RESUMO
BACKGROUND: Including the lived experience of patients in research is important to improve the quality and outcomes of cancer studies. It is challenging to include adolescents and young adults (AYAs) cancer patients in studies and this accounts even more for AYAs with an uncertain and/or poor prognosis (UPCP). Little is known about involving these AYAs in scientific research. However, by including their lived experiences during multiple phases of research, the quality of the study improves and therefore also the healthcare and quality of life of this unique patient group. We first aimed to document experiences of AYAs and researchers with AYA involvement initiatives using the Involvement Matrix and the nine phases of the research cycle. Second, we aimed to map the (expected) challenges and recommendations, according to patients and researchers, for AYA involvement in each research phase. METHODS: Thirteen semi-structured qualitative interviews were conducted with AYAs and researchers from February 2020 to May 2020. A thematic analysis codebook with a critical realistic framework was used to analyze the data. RESULTS: AYAs and researchers were predominantly positive about AYA involvement within six of the nine phases of research: identify and prioritize topics, develop study design, disseminate information, implement, and evaluate findings. Not all respondents were positive about AYA involvement in the following three phases: formulate research questions, conduct research, and analysis and interpretation. However, few respondents had experience with AYA-researcher collaborations in multiple phases of the research cycle. Last, the results indicate the importance of adding a role (practical support) and two phases (grant application and recruitment) to the Involvement Matrix. CONCLUSION: Our results show the added value of AYA (with a UPCP) involvement within scientific research projects. We recommend researchers to actively think about the level and phase of collaboration prior to each research project, by involving and brainstorming with AYAs at the conception and throughout research projects. Besides, to enhance fruitful participation, we suggest thoroughly discussing the pros and cons of collaboration for each phase together with AYAs via the proposed Involvement Matrix to support transparency. We recommend to report experiences, choices, and results of AYA involvement.

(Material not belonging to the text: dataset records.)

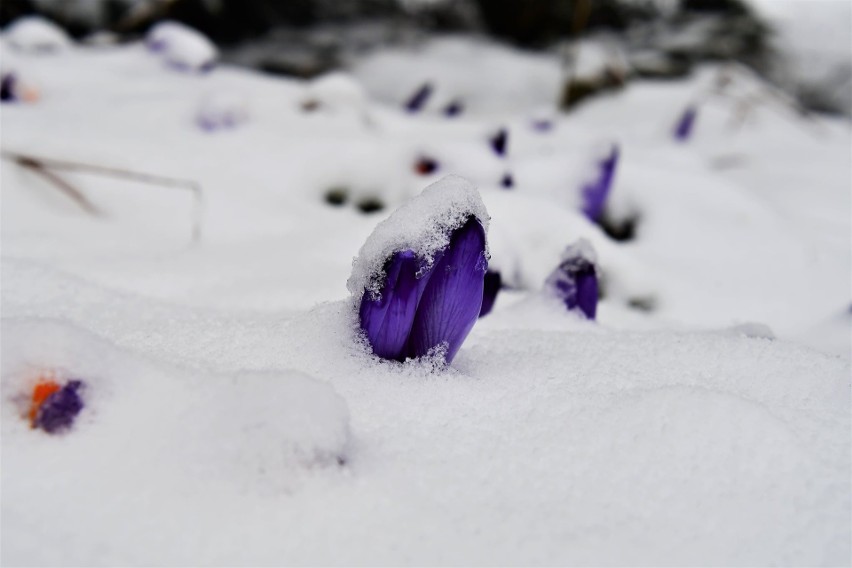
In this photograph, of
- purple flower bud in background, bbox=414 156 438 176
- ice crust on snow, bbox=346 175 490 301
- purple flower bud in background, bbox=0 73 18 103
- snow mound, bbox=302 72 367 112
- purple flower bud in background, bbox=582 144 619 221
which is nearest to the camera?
ice crust on snow, bbox=346 175 490 301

Currently, more and more collaborations exist between patients and researchers in scientific research projects. Patient-research partnerships give patients the opportunity to add value to research by sharing their own experiences. Besides, patients themselves feel heard in their needs and are empowered. However, inclusion of young patients, like young adults with a cancer diagnosis, remains limited in research itself and specifically in the form of active involvement and collaboration initiatives. Thereby little is known about their age-specific problems and needs. This seems especially the case in young patient populations like adolescents and young adults (AYAs) with cancer who have a poor or uncertain prognosis. By analyzing the experiences of AYAs and researchers, this study aimed to unravel if collaboration within research projects is possible, and what defines the added value of such collaboration. Our study shows that researchers, as well as AYAs, think positively about collaborating during most phases of scientific research projects, even for challenging populations like AYAs with an uncertain and/or poor prognosis. Creating awareness of the possibilities of AYA involvement might increase involvement initiatives in future projects. This can be done using the Involvement Matrix. This is an existing tool which we further expanded according to our findings. Researchers and AYAs can fill in this tool (a table) together to plan, structure and discuss their collaboration. Our findings can be validated and might serve as a starting point for other patient groups.